Depends where up north. There are people in southern Ohio and parts of PA who hunt and eat squirrel. Likewise, I know people in the Adirondacks and upstate NY who hunt and eat squirrel. There’s just less hardwood forests left up here and I would have to trap the squirrels in my backyard if I wanted to eat the thieving little buggers because I’d accidentally shoot out someone’s second-story window if I tried to shoot them.
As a species, red squirrels are smaller than grey squirrels. I’m not an expert on this and I can’t find any research about whether greys are in actuality getting smaller over time, but if you’re observing it, part of it might be that they are experiencing competition for food (overpopulation does that) or that they are somewhat the victims of selection, whereby the mature large squirrels are being killed and their genes removed from a population while the littler ones (which are harder to kill) are left alive to reproduce.
This year, they’ve been practically nonexistent at all in East Nashville. I’ve assumed that they had decreased fertility this spring due to the preceding year of such extreme weather, and we’ll see a new infestation in the spring. But I didn’t lose a single tomato to them this year, and you know that about never happens.
As for the white squirrel issue, the town Kenton in the county next to Hooterville’s is known for its white squirrels as are a few other locations.
Here’s a link – http://www.roadsideamerica.com/set/squirrels.html
These folks are proud of their squirrels.
But then again, who wouldn’t be?
Went away and thought about this some more — wonder if part of the greys getting smaller has to do with them being a reservoir host for parapoxvirus (Squirrel pox). It doesn’t kill them but I wonder if it has other effects beyond the ulceration.
Paging wildlife biologists…
We were told that about the Rock Island squirrels too, but I could never get a satisfactory answer on why there were people hauling squirrels from country to country. That was always one of the big mysteries of my childhood.
I also thought that was something just made up by my family, but apparently we weren’t the only people hearing that about Rock Island’s exotic squirrels.
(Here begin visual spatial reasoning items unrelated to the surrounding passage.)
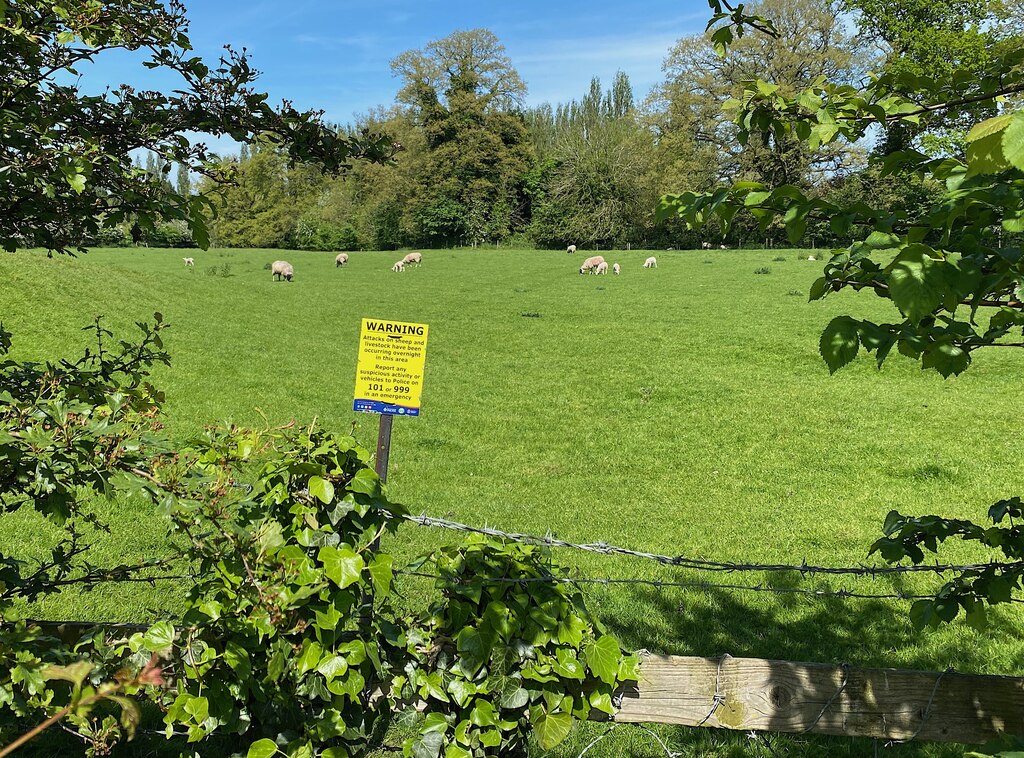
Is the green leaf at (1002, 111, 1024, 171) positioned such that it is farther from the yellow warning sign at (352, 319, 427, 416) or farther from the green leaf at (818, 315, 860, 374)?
the yellow warning sign at (352, 319, 427, 416)

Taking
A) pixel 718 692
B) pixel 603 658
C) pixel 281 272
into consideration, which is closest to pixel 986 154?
pixel 603 658

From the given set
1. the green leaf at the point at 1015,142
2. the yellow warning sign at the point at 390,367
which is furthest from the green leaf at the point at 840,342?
the yellow warning sign at the point at 390,367

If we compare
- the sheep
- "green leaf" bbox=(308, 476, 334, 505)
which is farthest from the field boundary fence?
the sheep

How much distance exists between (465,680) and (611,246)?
60636mm

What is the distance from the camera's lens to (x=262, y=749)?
2.62 metres

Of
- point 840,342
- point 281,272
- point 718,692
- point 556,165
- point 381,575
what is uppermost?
point 556,165

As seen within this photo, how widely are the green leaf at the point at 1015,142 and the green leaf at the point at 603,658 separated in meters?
2.34

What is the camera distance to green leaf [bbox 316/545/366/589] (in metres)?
2.61

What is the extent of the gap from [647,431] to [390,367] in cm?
836

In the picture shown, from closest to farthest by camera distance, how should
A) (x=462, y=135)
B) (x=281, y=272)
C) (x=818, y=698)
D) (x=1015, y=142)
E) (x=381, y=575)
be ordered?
(x=1015, y=142), (x=381, y=575), (x=818, y=698), (x=281, y=272), (x=462, y=135)

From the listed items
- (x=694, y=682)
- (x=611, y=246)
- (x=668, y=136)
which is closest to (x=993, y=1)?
(x=668, y=136)

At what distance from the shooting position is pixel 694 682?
3.01m

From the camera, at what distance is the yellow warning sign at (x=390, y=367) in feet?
15.4

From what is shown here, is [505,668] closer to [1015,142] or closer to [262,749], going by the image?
[262,749]
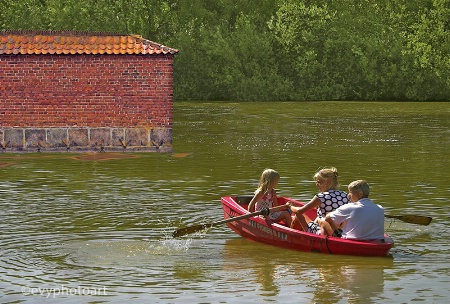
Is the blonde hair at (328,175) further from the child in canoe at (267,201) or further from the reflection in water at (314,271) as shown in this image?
the reflection in water at (314,271)

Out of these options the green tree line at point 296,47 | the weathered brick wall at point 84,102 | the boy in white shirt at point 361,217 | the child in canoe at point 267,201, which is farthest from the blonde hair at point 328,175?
the green tree line at point 296,47

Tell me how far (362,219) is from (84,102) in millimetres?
17396

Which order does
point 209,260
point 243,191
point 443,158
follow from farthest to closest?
1. point 443,158
2. point 243,191
3. point 209,260

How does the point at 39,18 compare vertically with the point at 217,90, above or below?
above

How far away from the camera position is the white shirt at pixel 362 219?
14117 millimetres

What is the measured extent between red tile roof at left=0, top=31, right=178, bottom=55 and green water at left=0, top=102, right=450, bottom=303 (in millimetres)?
2996

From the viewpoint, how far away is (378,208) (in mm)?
14211

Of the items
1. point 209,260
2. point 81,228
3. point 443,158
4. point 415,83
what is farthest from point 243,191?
point 415,83

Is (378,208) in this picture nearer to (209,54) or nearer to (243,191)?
(243,191)

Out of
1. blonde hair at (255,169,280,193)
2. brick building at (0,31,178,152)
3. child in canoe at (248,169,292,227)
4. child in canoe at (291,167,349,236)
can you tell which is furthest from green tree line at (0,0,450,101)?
child in canoe at (291,167,349,236)

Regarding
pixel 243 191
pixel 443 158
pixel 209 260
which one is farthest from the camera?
pixel 443 158

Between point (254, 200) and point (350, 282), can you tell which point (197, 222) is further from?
point (350, 282)

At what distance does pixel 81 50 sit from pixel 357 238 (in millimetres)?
17611

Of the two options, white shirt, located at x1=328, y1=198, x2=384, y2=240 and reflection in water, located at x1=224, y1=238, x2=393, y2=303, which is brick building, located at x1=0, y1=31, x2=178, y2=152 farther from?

People do dumb things like that. Like the guy who released a few dozen starlings in Central Park, because he wanted there to be every bird mentioned by Shakespeare there. Result: every starling in the US, descended from those 24, and dying off of native songbirds. Bastard.
bridgett – yep! :)
Oh oh oh! You mentioned Olney! My daddy used to live there (he’s now in TN). I don’t know about the other white squirrel havens, but in Olney, the little buggers are tame as cats (well, as tame as the Kitchen Cat), and beg as much as poorly-trained dogs. I nearly had one remove my hand while diving for a potato chip. Pushy little bastards! A cop who used to live there had a connundrum once: what does one do with the carcass of one of the fluffy white buggers when one’s dog has mistaken it for a cat. I believe he snuck down to the woods at the end of our street and buried it in the dead of night.
Ah! The summers of my childhood all come rushing back :)
Well, I live in KY, and I saw a black squirrell a couple of weeks ago, jut about ran out of the road, never saw one here before. We see albinos on occasion, but I’ve never seen a black one. I thought it was gorgous!